A typical client will build a tensorflow diagram and use
tensorflow::SessionTo complete the interaction with the cluster. Clients are usually written in Python or C + +. Generally speaking, a client can interact with multiple servers at the same time (refer to the repeated training above), and a server can also serve multiple clients at the same time.
A tensorflow cluster contains one or more tensorflow servers, which are divided into a series of named jobs, and each job is responsible for a series of tasks. A cluster usually focuses on a relatively high-level goal, such as training a neural network with multiple machines in parallel.
A job will contain a series of tasks dedicated to the same goal. For example, a
ps(meaning parameter service) will be used to handle the work stored in updating variables. And one is called.
workerThe job of will be used to host stateless nodes that are used for computation intensive. Generally speaking, tasks in a job run on different machines.
Master service is an RPC service used to interact with a series of remote distributed devices.
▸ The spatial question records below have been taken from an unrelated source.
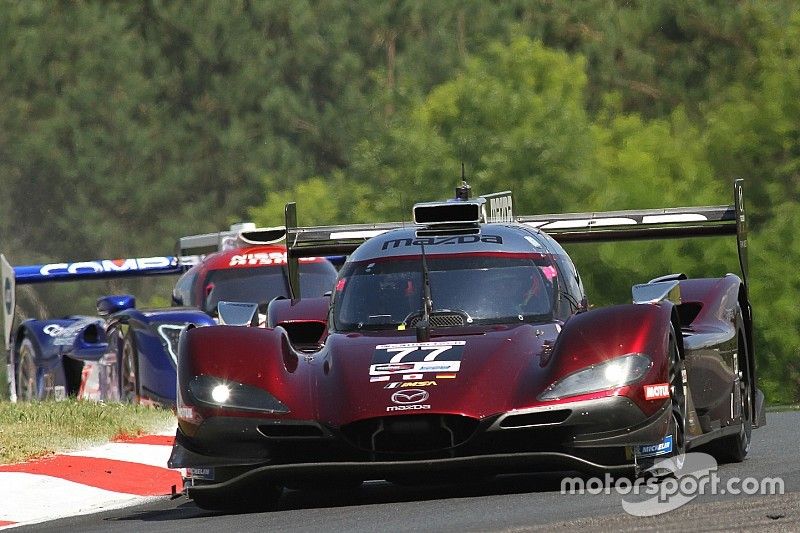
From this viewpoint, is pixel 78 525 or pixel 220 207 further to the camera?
pixel 220 207

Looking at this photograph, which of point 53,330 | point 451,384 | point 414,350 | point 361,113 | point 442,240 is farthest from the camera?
point 361,113

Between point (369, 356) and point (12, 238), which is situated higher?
point (369, 356)

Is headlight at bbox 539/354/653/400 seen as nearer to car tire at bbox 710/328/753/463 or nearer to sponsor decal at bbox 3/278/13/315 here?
car tire at bbox 710/328/753/463

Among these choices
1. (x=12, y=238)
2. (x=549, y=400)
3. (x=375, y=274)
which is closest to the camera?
(x=549, y=400)

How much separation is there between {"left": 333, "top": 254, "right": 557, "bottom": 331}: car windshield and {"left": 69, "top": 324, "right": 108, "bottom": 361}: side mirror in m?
8.88

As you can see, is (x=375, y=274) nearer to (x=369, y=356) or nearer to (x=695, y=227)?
(x=369, y=356)

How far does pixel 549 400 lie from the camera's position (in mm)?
7645

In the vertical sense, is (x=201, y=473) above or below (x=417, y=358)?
below

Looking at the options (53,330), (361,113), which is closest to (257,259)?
(53,330)

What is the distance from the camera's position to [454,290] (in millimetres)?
8969

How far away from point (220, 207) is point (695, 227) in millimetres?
54573

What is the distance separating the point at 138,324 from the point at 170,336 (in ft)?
1.48

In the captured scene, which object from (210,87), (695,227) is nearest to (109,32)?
(210,87)

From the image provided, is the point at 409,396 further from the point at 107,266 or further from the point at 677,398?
the point at 107,266
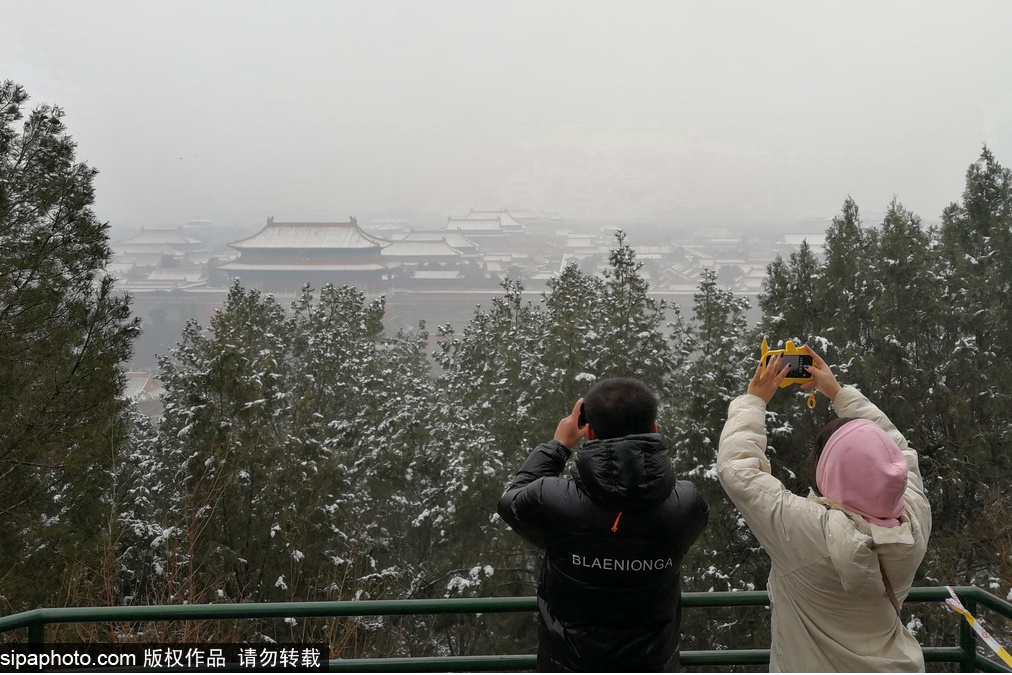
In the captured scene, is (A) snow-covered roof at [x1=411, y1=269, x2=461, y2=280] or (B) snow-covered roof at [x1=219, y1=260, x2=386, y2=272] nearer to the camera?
(B) snow-covered roof at [x1=219, y1=260, x2=386, y2=272]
Master service implements
tensorflow::SessionInterface, and is used to coordinate multiple worker services.
A task is usually associated with a single tensorflow server’s process, belongs to a specific job and has a unique index in the job’s task list.
The process used to run grpc? Tensorflow? Server is a member of a cluster and exposes a master service and a worker service.
An RPC service that performs part of the tensorflow diagram.